Diamond Heart Book Two, pg. 168
When You Give up Trying to Be Who You are You Just Are
Student: I’m wondering about something I heard—that it’s useless, even counterproductive, to work on yourself. Almaas: That’s true. When you get to subtle levels, you see that the ultimate paradoxes in your work are vicious cycles. This is why some people say it’s better not to do anything about yourself and forget about it. To work on yourself is, at a certain point, to split off from yourself. What does working on yourself mean? It’s artificial. You’re trying to do something to “be” yourself. How can you do something to become who you already are? At the beginning, from the perspective of the superego, you want to become better. But what is “better”? Basically, you believe that to become “better” means actualizing your ego ideal.
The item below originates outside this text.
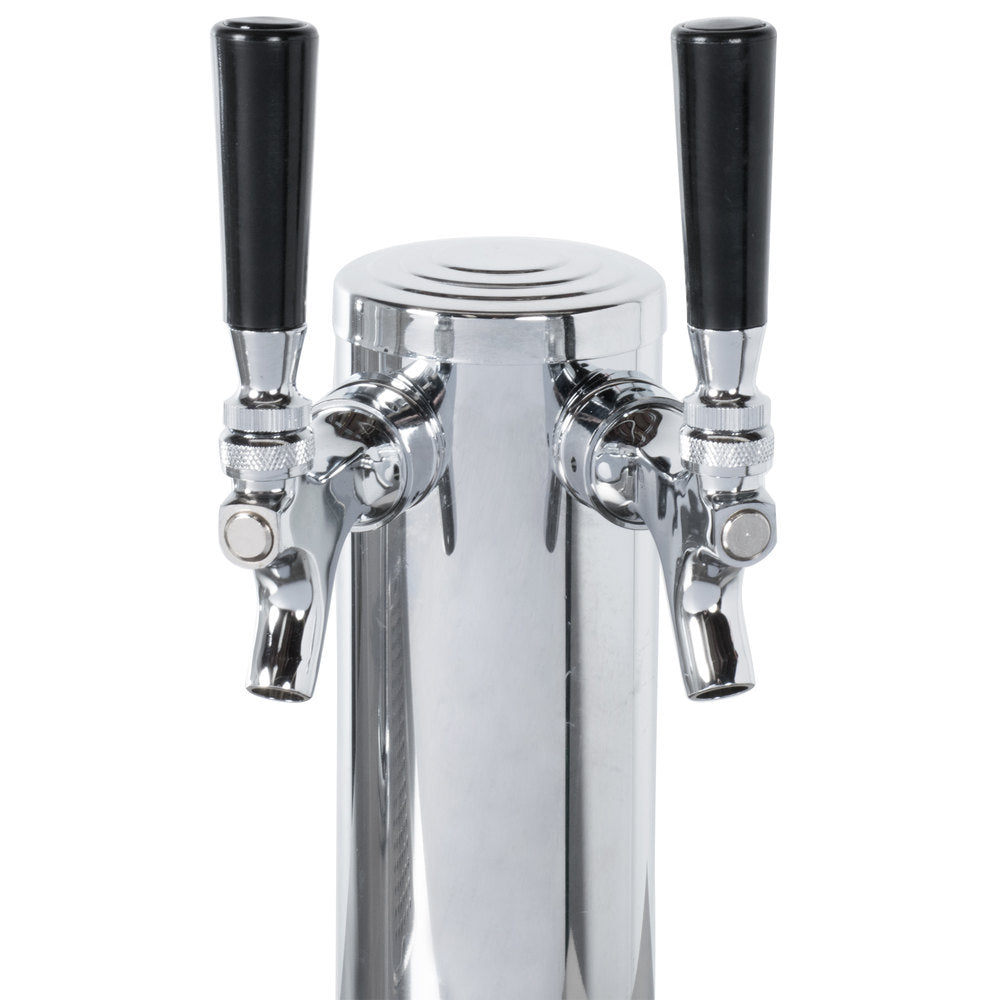 69-INCH DOUBLE SOLID DOOR BEER BOTTLE DISPENSER WITH TWO TAPS AND 23.3 CU. FT. CAPACITY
You just take the Work and fit it with your ego ideal. After a while, when you see through this motivation, you might not use the Work for superego reasons. You might genuinely want to be yourself. But even that falls short, because there’s nothing you can really do to be yourself. How can you try to be who you already are? You can only try to be who you are by separating yourself from who you are. That is what most people do all their lives. You have to go through this all the way and frustrate the hell out of yourself before you can see that it doesn’t really work. The Work speeds up the process. The clearer it becomes, the more you really see you cannot try to become who you are. At some point you give up trying to be who you are. When you give up trying to be who you are, you just are.